Leandro, mais conhecido como Coelhão, ouve rap desde criança, mas seu primeiro contato com batalha de rima foi em 2017, na praça da Nova Euterpe, no centro de Caruaru. O MC conta que nunca havia rimado, mas que, como estava faltando um competidor, o seu amigo o colocou na batalha. Mesmo perdendo, Coelhão gostou da experiência e começou a treinar improvisação e a participar de outras batalhas. As maiores referências para Leandro são Emicida, Racionais, Sant e como referências de sua cidade ele cita Acuzado MC e o grupo Astucia Skateboard. O rapper conta que, quando está rimando se sente livre para desabafar, passar alguma mensagem ou para se divertir e que é uma sensação única. “Para mim, o rap significa união, igualdade e estilo de vida. Ele me ensinou a ver as coisas de um jeito diferente, de ser e de pensar diferente também.”
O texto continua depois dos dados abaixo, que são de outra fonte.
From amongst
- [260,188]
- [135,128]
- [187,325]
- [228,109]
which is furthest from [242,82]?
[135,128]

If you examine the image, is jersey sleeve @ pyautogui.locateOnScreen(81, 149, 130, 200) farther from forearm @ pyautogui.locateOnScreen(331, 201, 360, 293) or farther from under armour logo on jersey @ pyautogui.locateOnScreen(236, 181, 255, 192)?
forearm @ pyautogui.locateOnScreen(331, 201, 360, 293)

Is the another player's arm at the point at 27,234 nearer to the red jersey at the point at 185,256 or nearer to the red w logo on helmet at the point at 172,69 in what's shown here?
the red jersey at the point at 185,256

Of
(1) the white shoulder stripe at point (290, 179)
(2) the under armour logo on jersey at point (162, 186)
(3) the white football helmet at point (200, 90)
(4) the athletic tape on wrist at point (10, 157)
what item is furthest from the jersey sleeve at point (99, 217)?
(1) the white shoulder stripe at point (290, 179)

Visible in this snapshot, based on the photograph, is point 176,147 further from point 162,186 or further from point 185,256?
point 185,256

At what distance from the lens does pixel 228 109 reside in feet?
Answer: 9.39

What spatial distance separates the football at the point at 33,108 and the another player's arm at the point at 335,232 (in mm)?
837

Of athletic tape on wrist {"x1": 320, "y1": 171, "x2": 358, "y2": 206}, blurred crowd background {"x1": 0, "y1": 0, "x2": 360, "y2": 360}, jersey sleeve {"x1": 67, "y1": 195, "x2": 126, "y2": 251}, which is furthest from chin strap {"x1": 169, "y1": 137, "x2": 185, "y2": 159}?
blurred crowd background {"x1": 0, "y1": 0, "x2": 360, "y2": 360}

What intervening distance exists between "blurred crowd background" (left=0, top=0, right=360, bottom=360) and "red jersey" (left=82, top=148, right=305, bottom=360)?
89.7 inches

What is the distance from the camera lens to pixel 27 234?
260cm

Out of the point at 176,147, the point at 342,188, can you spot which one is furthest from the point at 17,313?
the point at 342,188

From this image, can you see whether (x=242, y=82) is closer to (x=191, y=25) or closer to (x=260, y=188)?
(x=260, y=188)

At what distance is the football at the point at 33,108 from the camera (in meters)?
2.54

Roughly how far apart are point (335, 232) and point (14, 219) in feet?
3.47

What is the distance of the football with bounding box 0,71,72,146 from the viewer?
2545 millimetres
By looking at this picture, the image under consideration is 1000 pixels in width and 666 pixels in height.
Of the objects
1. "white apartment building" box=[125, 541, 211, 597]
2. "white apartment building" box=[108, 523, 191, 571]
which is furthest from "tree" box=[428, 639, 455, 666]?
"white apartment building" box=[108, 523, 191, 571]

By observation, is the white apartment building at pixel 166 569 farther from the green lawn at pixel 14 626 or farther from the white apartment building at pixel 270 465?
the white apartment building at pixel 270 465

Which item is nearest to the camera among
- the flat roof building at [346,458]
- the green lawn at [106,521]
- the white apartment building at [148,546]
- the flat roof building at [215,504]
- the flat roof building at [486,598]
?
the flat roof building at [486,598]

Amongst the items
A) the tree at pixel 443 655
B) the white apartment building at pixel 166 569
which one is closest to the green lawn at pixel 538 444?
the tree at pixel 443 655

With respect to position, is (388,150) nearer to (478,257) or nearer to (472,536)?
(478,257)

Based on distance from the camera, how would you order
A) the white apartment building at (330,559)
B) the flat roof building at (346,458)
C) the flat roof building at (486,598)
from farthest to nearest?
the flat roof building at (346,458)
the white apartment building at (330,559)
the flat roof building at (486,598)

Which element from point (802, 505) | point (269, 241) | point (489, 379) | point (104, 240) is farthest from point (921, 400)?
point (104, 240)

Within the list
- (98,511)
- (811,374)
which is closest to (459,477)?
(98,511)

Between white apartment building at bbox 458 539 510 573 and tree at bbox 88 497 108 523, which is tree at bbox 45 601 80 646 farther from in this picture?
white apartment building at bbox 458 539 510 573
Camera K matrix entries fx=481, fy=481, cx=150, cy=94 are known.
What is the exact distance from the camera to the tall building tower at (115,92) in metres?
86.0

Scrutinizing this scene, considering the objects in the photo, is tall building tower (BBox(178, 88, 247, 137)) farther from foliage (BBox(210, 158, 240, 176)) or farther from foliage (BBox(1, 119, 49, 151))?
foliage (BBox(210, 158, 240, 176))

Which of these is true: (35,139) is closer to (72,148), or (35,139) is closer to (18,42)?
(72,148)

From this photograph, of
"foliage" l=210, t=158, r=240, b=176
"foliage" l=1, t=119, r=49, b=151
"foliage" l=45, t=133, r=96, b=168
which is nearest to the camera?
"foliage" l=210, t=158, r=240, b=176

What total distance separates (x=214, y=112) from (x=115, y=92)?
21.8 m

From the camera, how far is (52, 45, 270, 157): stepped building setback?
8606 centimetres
É sempre emocionante olhar para o passado e enxergar a arte que resiste e existe até hoje. O rap entrou na grande indústria musical, mas também ainda se manifesta nas ruas, nas festas. Alguns cantores conciliam suas horas de estúdio com o suor e a emoção de encarar um oponente e confrontá-lo numa batalha. Outros MCs compõem, mas não improvisam, outros improvisam, mas não compõem. Esse som continua arrastando tudo que vê pela frente, como uma tempestade. Também continua mudando a vida de milhares de pessoas, de periferias, de bairros e cidades. Dos shows com as maiores estruturas possíveis e clipes de alta definição às batalhas de rima nas calçadas com apenas uma caixinha simples de som e vários corações apaixonados e enlaçados pela arte e pela cultura, o rap vem conquistando cada vez mais espaço.